Der Sattelplatz gegenüber des Gaisburger Gaskessels ist eine kleine Idylle, nur in den Boden eingelassene Verankerungen verraten den wahren Zweck. Ein dicker schwarze Schlauch windet sich von dem großen weißen Gastank am Eingang über das Grün zu einem der überdimensionalen Ballonventile. „Reiner Wasserstoff, das Beste vom Besten,“ sagt Tomas Hora. Der Diplomkaufmann wurde dieses Jahr zum zweiten Mal hintereinander Deutscher Meister im Gasballonfahren. Jetzt trifft er mit seinem Co-Piloten Volker Löschhorn letzte Startvorbereitungen.

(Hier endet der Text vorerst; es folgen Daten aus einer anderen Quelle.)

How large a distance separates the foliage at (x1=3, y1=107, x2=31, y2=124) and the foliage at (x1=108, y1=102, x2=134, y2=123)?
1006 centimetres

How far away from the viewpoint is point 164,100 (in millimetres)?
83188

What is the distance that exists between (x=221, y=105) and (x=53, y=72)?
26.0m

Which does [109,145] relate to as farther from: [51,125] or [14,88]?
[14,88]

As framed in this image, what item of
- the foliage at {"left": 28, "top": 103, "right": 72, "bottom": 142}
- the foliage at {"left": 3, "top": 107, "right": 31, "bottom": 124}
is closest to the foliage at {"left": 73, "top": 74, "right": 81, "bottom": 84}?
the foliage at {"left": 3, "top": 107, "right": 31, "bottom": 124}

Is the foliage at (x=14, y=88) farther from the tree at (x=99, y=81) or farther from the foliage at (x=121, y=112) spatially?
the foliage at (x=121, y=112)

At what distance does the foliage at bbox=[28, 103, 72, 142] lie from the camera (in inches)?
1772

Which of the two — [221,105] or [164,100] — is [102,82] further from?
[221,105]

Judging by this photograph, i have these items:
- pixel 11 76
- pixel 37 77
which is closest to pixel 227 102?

Ein bisschen erinnert das an die frühen Tage der Luftschifffahrt, in der das Fluggerät mit Holz, Stoff, Tauen und Schnüren zusammengehalten wurde.
Modernste Digitaltechnik im Korb verrät allerdings, dass sich auch die Ballöner, wie sie sich selber nennen, an die komplexen Regeln des Luftverkehrs im 21. Jahrhundert halten. Während der Fahrt in 500 bis 1000 Meter Höhe wird ständig mit der Flugsicherheit Kontakt gehalten. Bei den Wettfahrten kommt es vor allem darauf an, durch das Abwerfen des Sandes die richtige Höhe mit den flottesten Winden zu erwischen. „Man muss ein Näschen für Wind und Wetter haben,“ sagt Tomas Hora. Offensichtlich hat er eines, denn am nächsten Vormittag wird er die inoffizielle Weltmeisterschaft der Gasballonfahrer als Gewinner kurz vor Wien beenden.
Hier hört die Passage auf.